Environmental and climate justice aim to reduce environmental degradation and pursue sustainable communities without doing so at the expense of others. In this virtual workshop, we hope to bring together scholars from areas such as critical data studies, computing networks, future of work, social movements, more-than-human relations, and participatory design to consider how we can strengthen connections and commitments to social justice movements that are dually focused on environmental sustainability.
To tie environmental and climate justice objectives to CSCW, we anchor our workshop discussion in a central question: as individual researchers, practitioners, and activists, in what ways does our work, and the research-related institutions we operate within, work against and toward environmental and climate justice movements?
Read the full workshop paper proposal here.
Ready to submit a proposal? Fill out the brief form here
Our workshop discussion is anchored in a central question: as individual researchers, practitioners, and activists, in what ways does our work, and the research-related institutions we operate within, work against and toward environmental and climate justice movements?
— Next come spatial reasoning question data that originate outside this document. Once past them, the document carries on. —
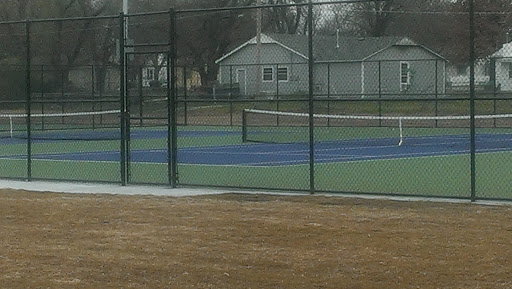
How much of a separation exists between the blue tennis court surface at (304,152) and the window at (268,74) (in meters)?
3.81

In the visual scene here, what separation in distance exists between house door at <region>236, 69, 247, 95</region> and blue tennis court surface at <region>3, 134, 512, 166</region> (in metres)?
2.08

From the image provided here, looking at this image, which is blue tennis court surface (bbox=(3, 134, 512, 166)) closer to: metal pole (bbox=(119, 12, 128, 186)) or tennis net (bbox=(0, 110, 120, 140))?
metal pole (bbox=(119, 12, 128, 186))

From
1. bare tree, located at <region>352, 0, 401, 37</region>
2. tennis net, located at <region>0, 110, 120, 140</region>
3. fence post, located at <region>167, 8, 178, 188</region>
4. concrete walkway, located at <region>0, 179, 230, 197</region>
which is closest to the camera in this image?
concrete walkway, located at <region>0, 179, 230, 197</region>

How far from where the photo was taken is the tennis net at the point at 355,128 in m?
29.4

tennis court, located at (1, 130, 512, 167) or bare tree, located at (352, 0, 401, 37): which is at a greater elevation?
bare tree, located at (352, 0, 401, 37)

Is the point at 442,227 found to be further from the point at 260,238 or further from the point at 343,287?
the point at 343,287

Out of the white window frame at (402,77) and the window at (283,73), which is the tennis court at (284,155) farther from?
the window at (283,73)

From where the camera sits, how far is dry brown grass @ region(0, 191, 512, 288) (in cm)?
915

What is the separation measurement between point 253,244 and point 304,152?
13356 millimetres

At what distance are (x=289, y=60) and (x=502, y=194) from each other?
1542cm

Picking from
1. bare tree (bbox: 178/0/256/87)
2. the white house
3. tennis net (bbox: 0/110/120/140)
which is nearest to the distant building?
bare tree (bbox: 178/0/256/87)

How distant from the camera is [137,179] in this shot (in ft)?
59.9

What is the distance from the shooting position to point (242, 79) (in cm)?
2981

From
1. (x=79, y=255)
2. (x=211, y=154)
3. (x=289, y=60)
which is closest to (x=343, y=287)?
(x=79, y=255)
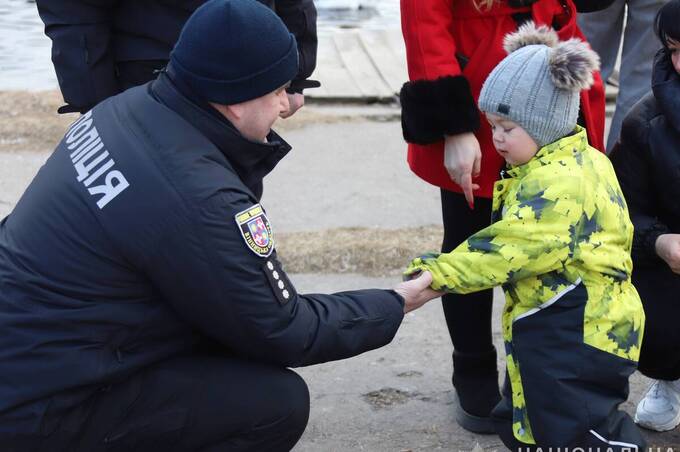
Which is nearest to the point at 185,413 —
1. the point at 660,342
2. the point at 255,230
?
the point at 255,230

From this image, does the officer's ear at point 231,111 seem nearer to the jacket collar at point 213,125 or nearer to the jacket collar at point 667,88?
the jacket collar at point 213,125


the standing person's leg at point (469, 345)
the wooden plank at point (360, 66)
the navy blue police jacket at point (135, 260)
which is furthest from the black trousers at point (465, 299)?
the wooden plank at point (360, 66)

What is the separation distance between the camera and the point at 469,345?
3.27 m

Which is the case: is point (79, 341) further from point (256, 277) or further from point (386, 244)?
point (386, 244)

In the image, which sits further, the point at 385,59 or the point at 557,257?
the point at 385,59

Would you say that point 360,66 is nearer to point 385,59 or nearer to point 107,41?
point 385,59

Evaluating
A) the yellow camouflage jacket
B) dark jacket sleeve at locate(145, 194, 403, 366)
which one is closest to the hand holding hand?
the yellow camouflage jacket

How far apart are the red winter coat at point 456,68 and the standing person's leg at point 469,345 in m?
0.16

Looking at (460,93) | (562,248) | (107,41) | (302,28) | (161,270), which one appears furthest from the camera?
(302,28)

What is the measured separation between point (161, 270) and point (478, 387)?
123 centimetres

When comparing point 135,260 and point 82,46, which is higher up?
point 82,46

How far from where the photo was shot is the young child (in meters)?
2.58

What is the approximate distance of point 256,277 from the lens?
2.46 metres

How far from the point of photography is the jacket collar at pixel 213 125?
8.30 ft
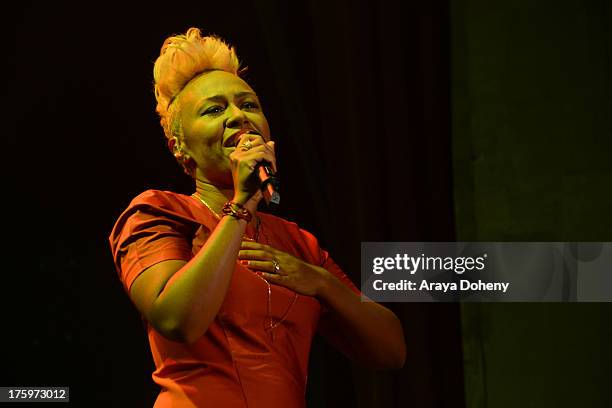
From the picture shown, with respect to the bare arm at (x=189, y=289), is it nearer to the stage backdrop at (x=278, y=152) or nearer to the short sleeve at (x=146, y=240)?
the short sleeve at (x=146, y=240)

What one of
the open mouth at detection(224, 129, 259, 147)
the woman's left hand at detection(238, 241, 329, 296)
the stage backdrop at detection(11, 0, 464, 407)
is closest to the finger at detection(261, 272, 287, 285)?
the woman's left hand at detection(238, 241, 329, 296)

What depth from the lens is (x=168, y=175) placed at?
250 cm

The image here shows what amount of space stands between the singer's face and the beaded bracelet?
184 mm

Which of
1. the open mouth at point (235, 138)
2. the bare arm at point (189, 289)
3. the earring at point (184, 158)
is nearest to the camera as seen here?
the bare arm at point (189, 289)

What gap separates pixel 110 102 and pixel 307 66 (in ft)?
2.02

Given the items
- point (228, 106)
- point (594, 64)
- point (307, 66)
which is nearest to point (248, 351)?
point (228, 106)

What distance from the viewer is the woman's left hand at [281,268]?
150 cm

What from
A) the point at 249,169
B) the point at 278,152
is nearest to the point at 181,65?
the point at 249,169

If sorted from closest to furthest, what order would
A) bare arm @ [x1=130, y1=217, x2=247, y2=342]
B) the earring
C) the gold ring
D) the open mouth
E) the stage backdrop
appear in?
1. bare arm @ [x1=130, y1=217, x2=247, y2=342]
2. the gold ring
3. the open mouth
4. the earring
5. the stage backdrop

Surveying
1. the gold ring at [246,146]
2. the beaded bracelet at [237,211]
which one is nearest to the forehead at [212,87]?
the gold ring at [246,146]

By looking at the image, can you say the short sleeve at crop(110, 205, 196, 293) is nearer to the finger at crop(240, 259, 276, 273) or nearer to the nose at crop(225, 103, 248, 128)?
A: the finger at crop(240, 259, 276, 273)

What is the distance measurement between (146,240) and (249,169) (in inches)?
8.2

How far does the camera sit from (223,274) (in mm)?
1345

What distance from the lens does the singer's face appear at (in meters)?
1.60
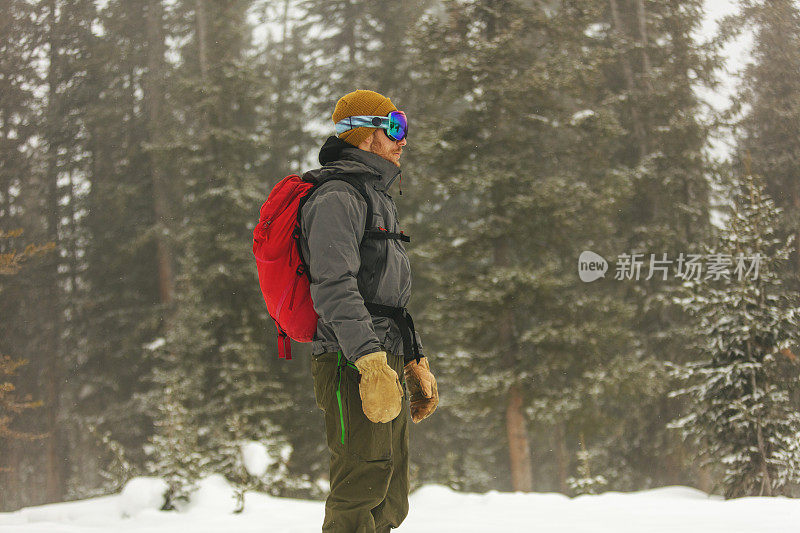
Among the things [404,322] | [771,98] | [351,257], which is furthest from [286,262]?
[771,98]

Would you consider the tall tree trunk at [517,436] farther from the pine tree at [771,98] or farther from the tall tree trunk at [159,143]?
the tall tree trunk at [159,143]

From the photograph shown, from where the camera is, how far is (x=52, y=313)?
614 inches

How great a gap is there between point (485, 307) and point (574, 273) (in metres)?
2.81

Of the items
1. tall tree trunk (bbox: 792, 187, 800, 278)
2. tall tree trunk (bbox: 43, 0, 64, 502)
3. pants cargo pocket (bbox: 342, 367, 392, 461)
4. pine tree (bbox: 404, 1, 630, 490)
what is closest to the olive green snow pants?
pants cargo pocket (bbox: 342, 367, 392, 461)

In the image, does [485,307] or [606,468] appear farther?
[606,468]

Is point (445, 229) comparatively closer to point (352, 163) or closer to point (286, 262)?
point (352, 163)

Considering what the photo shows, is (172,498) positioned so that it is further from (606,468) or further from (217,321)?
(606,468)

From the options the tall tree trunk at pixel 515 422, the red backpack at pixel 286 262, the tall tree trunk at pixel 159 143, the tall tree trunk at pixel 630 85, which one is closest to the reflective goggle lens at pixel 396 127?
the red backpack at pixel 286 262

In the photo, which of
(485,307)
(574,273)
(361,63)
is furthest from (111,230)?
(574,273)

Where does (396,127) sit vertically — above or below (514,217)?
→ above

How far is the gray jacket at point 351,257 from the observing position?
2.36 m

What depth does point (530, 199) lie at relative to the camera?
11953 millimetres

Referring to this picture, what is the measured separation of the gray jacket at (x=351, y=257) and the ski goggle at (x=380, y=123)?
8 centimetres

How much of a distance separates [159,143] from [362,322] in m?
14.9
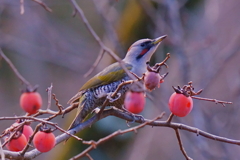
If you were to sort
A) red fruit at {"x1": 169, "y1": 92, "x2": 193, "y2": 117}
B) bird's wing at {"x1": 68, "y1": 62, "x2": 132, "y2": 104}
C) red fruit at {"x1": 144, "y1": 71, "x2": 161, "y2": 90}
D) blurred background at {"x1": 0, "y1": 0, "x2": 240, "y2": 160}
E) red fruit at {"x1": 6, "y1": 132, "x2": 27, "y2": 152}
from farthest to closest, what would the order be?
blurred background at {"x1": 0, "y1": 0, "x2": 240, "y2": 160}, bird's wing at {"x1": 68, "y1": 62, "x2": 132, "y2": 104}, red fruit at {"x1": 6, "y1": 132, "x2": 27, "y2": 152}, red fruit at {"x1": 169, "y1": 92, "x2": 193, "y2": 117}, red fruit at {"x1": 144, "y1": 71, "x2": 161, "y2": 90}

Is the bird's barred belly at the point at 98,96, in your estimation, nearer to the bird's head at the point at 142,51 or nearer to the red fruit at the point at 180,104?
the bird's head at the point at 142,51

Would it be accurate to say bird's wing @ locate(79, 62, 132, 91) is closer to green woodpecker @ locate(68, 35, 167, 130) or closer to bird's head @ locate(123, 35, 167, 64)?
green woodpecker @ locate(68, 35, 167, 130)

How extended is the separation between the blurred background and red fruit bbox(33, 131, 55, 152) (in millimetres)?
2876

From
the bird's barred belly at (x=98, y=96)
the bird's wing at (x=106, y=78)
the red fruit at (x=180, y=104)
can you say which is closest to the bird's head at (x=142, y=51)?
the bird's wing at (x=106, y=78)

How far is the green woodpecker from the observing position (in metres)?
3.47

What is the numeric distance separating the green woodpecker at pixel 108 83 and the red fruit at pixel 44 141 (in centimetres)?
83

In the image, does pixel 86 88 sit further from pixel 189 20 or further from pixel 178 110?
pixel 189 20

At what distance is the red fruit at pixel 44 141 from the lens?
2283mm

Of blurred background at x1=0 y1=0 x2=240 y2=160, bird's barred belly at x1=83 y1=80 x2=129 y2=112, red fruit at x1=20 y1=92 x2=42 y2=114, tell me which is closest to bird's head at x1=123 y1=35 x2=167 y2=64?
bird's barred belly at x1=83 y1=80 x2=129 y2=112

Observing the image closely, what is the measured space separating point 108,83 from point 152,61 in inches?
74.5

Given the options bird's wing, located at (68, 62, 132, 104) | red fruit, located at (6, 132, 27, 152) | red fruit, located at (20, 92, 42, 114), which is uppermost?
bird's wing, located at (68, 62, 132, 104)

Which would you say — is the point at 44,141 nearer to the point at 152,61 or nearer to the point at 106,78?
the point at 106,78

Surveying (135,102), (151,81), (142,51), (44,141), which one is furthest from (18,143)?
(142,51)

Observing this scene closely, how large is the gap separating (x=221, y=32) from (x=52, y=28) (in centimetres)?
427
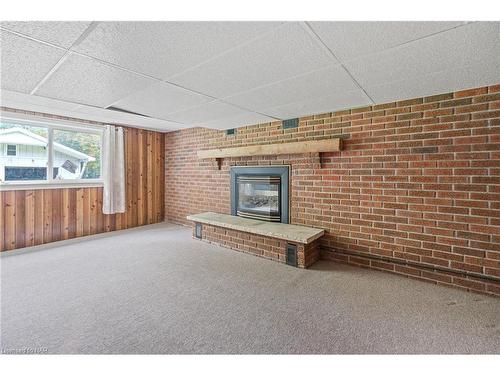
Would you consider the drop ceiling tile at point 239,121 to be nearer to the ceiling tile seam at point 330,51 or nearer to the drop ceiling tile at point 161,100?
the drop ceiling tile at point 161,100

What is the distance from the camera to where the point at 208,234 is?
3.80 metres

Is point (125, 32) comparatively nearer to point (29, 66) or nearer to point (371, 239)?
point (29, 66)

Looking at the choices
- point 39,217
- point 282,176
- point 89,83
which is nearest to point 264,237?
point 282,176

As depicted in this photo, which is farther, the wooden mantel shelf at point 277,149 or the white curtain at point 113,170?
the white curtain at point 113,170

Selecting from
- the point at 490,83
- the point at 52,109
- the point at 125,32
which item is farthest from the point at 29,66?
the point at 490,83

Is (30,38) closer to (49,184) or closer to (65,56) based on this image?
(65,56)

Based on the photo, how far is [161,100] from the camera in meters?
2.62

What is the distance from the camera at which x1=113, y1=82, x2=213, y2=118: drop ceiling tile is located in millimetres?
2307

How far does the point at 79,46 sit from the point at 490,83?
3.25 metres

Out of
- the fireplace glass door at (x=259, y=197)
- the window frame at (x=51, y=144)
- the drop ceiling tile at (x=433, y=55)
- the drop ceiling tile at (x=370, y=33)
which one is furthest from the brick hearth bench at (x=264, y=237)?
the window frame at (x=51, y=144)

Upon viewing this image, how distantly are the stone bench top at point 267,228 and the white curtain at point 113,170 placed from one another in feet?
5.44

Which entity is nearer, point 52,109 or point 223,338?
point 223,338

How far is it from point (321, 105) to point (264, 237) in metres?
1.80

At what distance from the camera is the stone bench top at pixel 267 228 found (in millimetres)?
2760
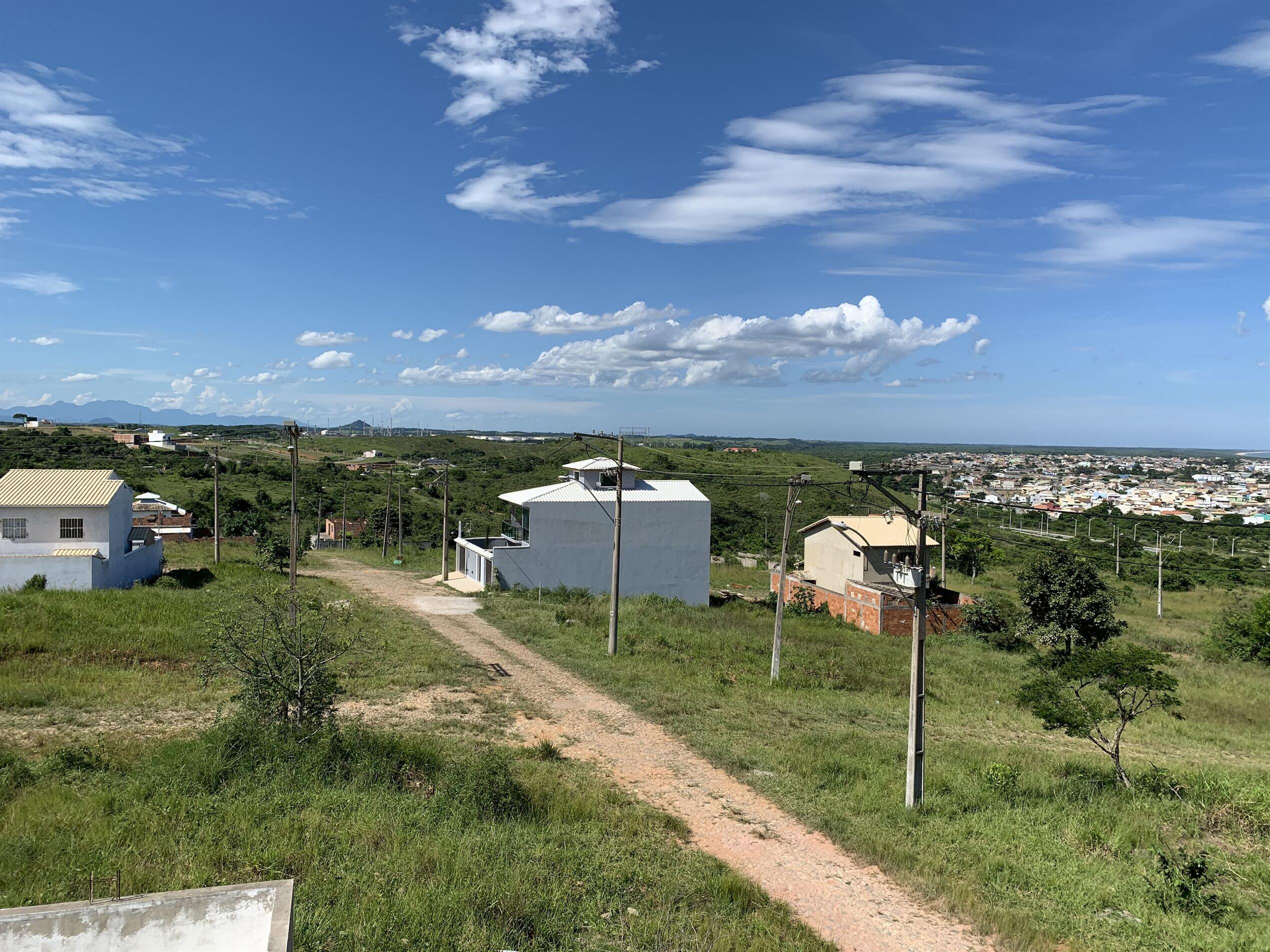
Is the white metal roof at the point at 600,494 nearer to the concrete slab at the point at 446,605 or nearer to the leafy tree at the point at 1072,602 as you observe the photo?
the concrete slab at the point at 446,605

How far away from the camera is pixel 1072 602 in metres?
29.7

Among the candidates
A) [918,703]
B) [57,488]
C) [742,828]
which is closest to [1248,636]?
[918,703]

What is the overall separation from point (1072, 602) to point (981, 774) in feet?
69.4

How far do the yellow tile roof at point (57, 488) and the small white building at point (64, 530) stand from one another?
26 mm

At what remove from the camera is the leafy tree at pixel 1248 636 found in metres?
31.1

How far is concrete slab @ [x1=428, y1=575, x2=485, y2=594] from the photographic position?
3228cm

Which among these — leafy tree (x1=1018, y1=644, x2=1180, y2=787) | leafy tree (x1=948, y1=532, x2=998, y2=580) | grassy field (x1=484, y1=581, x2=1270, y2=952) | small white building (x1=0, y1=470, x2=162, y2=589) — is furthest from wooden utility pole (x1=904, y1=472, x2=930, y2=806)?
leafy tree (x1=948, y1=532, x2=998, y2=580)

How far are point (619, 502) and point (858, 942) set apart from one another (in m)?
14.1

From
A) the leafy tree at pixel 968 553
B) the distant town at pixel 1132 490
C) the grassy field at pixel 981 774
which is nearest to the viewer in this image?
the grassy field at pixel 981 774

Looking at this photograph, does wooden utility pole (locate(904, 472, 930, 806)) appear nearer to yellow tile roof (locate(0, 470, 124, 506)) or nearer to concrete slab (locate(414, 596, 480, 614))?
concrete slab (locate(414, 596, 480, 614))

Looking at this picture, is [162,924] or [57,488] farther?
[57,488]

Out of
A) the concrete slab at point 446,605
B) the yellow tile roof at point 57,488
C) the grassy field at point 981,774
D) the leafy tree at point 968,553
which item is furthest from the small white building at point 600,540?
the leafy tree at point 968,553

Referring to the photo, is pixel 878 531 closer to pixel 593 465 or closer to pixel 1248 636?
→ pixel 593 465

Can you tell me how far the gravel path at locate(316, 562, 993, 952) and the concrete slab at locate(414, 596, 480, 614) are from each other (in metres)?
8.79
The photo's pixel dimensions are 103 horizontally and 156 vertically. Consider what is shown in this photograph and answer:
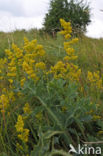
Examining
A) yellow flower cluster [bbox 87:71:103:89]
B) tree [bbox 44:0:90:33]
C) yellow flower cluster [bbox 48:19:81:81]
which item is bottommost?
yellow flower cluster [bbox 87:71:103:89]

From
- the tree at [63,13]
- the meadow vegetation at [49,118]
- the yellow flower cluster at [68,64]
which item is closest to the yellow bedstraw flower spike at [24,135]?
the meadow vegetation at [49,118]

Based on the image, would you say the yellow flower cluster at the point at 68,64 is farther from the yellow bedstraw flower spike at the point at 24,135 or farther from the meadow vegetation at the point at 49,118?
the yellow bedstraw flower spike at the point at 24,135

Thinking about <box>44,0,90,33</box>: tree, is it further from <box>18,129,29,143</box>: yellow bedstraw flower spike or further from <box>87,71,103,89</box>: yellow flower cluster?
<box>18,129,29,143</box>: yellow bedstraw flower spike

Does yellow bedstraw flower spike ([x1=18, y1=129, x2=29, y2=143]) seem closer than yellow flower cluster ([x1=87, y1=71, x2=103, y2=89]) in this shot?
Yes

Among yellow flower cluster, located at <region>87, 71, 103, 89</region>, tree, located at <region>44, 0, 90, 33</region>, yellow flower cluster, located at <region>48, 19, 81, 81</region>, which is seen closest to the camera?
yellow flower cluster, located at <region>48, 19, 81, 81</region>

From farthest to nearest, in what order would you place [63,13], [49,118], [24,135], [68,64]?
1. [63,13]
2. [68,64]
3. [49,118]
4. [24,135]

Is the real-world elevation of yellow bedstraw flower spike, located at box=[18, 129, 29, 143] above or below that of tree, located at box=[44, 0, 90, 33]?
below

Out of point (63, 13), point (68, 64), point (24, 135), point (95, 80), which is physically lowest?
point (24, 135)

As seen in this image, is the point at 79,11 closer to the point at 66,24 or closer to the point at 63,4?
the point at 63,4

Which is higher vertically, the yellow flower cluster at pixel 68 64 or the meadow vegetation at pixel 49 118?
the yellow flower cluster at pixel 68 64

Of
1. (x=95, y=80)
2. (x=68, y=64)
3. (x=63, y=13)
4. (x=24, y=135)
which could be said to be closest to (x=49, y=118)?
(x=24, y=135)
To respond to this question, we invite contributions on the following themes:
1. Datafication Imaginaries: Reflections or analysis on the ways data and technology are designed, structured, implemented and disseminated to work toward or against environmental or climate justice outcomes;
2. Visibility and beyond: Analysis on the role and relevance of visibility as intervention, as well as the potential for CSCW to support more radical interventions (e.g., land back, prison abolition) as an approach to environmental and climate justice outcomes;
3. Towards Critical Environmental Justice: Identification of communities (including more than humans) and types of social difference that have been marginalized by traditional notions of sustainability in CSCW;
4. Methodologies: Opportunities or limitations of existing methodological practices in CSCW (e.g., participatory design, co-production etc.) or academic norms (data collection, paper publication) towards advancing environmental and climate justice.
Submission Details
Submissions are expected to either take the shape of research or position paper (2-4 pages) or a creative contribution, or an example of political, technological, or design intervention or campaign they are working on (with a 300-500 word description). Accepted papers will be added to the workshop website, and at least one author is expected to attend the workshop remotely, and register for the workshop for at least one conference day.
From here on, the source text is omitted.